Wednesday, September 15, 2010

Awareness!!

Why the hell have I not written something on this before?

Fucking Awareness! That's all I have to say.

It's responsible for everything. Everything good, that is.

I'm pretty sure that the majority of us do everything we do with no awareness to it whatsoever. I am guilty of this myself to some degree. Definitely not as much as I used to be though.

I have accepted, for example, that eating food without being aware of what's in it, will make me fat. In fact eating certain amounts of food will do the same thing, if not consciously monitored. I have been concious of this now for approximately 8 years. 8 years, watching everything I eat and drink. Damn if that doesn't take awareness just to execute.

There was a time when not being aware of who I was or where I was, was difficult to deal with. Man if that wasn't a huge wake-up call I dunno what was. I used to get these crazy panic attacks just from day dreaming, I think. Just spending too much time thinking. Projecting. Escaping. All the usual shit we try to justify a lot.

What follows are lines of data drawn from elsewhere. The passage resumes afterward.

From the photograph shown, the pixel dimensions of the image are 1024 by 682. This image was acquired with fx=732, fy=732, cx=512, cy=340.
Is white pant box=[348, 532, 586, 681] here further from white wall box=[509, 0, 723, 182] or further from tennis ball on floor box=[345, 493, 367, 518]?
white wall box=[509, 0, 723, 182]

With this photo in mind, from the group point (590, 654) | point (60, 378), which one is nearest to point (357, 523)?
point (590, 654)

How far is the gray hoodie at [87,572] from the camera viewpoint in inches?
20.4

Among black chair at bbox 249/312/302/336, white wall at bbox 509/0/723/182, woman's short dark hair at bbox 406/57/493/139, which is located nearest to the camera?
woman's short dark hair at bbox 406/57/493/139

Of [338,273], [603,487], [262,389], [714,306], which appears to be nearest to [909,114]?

I cannot think of one negative thing about being aware of what you're doing.

Yeah yeah yeah, so you know what I'm talking about. But strangely enough, most people have no idea at all.

Obese people, Drunks, Drug addicts, Abusive people, Bigots, Zealots, Prejudiced people and so on.

All unconscious. All spending too much time thinking about things. All trying to get away from their thoughts or changing the world to suit their "dream" world. People who continue to try "lose weight" without ever changing the process that makes them so to begin with. People who refuse to acknowledge they have a problem or the reality of their condition. People who use stimulants to give them a bigger kick of reality, to lose "inhibitions" (in other words, the thoughts that make them insecure) People who fabricate differences in races based on scrutiny and bias. People who aren't happy enough to be alive, but are afraid of death, like it's separable from life. People who cling so hard to possessions and  items rather than the common good of mankind. People who think their situation is the only "right" way to be. It's actually a strain to put myself in their shoes.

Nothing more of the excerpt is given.